Use of Recovered Mn, Co, Ni, and Li Metals from Cell Phone and Laptop Batteries in Enamel Frits

Abstract

The increasing demand for sustainable materials recovery has sparked renewed interest in repurposing metals extracted from spent lithium-ion batteries. This study examines the direct integration of recovered Co, Ni, Mn, and Li oxides, sourced from mobile phone and laptop batteries, into the formulation of functional enamel frits used in industrial applications. Two types of frits, acid-resistant black and easy-to-clean (ETC) black frits, were produced by substituting traditional raw materials with recycled metal oxides.
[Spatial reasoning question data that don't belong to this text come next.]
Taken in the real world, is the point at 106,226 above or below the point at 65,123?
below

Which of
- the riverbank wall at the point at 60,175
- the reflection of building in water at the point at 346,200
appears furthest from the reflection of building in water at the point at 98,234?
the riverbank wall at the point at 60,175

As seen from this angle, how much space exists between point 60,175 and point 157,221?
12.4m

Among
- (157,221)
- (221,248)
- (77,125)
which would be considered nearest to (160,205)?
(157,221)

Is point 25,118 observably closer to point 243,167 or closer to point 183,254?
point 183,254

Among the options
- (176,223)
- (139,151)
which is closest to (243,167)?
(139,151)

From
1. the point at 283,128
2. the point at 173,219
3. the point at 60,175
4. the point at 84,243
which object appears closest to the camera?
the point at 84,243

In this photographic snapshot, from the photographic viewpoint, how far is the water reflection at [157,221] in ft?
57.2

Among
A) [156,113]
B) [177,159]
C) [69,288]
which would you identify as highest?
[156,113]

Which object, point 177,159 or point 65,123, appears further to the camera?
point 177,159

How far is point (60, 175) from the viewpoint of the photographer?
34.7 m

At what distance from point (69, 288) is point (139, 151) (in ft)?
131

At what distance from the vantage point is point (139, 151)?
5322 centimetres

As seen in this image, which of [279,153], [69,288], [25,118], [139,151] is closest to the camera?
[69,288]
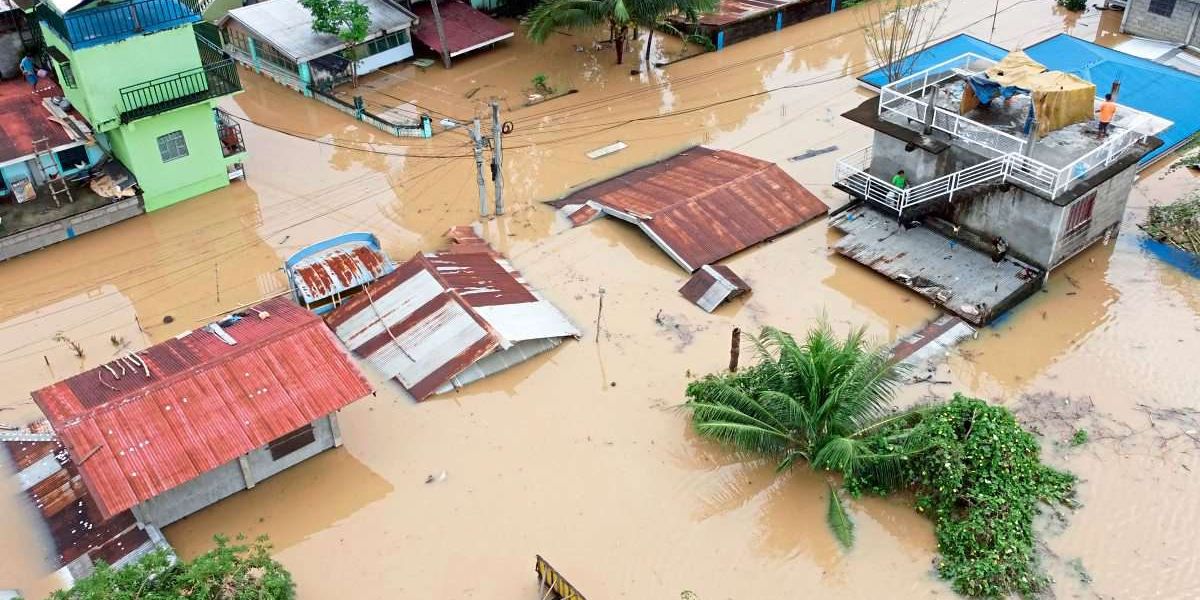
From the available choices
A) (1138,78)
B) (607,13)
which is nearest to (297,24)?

Characterization of the recycled materials was conducted using X-ray fluorescence, X-ray diffraction, scanning electron microscopy, and atomic absorption spectroscopy. The resulting frits were evaluated for their color, surface quality, acid resistance, flowability, adhesion, and ETC properties. All tested parameters exhibited performance comparable to or exceeding those of frits made with virgin raw materials. The use of battery-derived materials produced darker enamel hues due to interactions with cobalt, resulting in uniform adhesion and chemical resistance on coated surfaces. Furthermore, this approach enabled a 15-20% reduction in production costs by substituting high-purity commercial oxides with lower-cost alternatives. The findings present a viable pathway for implementing a circular economy in the ceramic coatings industry by combining waste recovery with high-performance product design.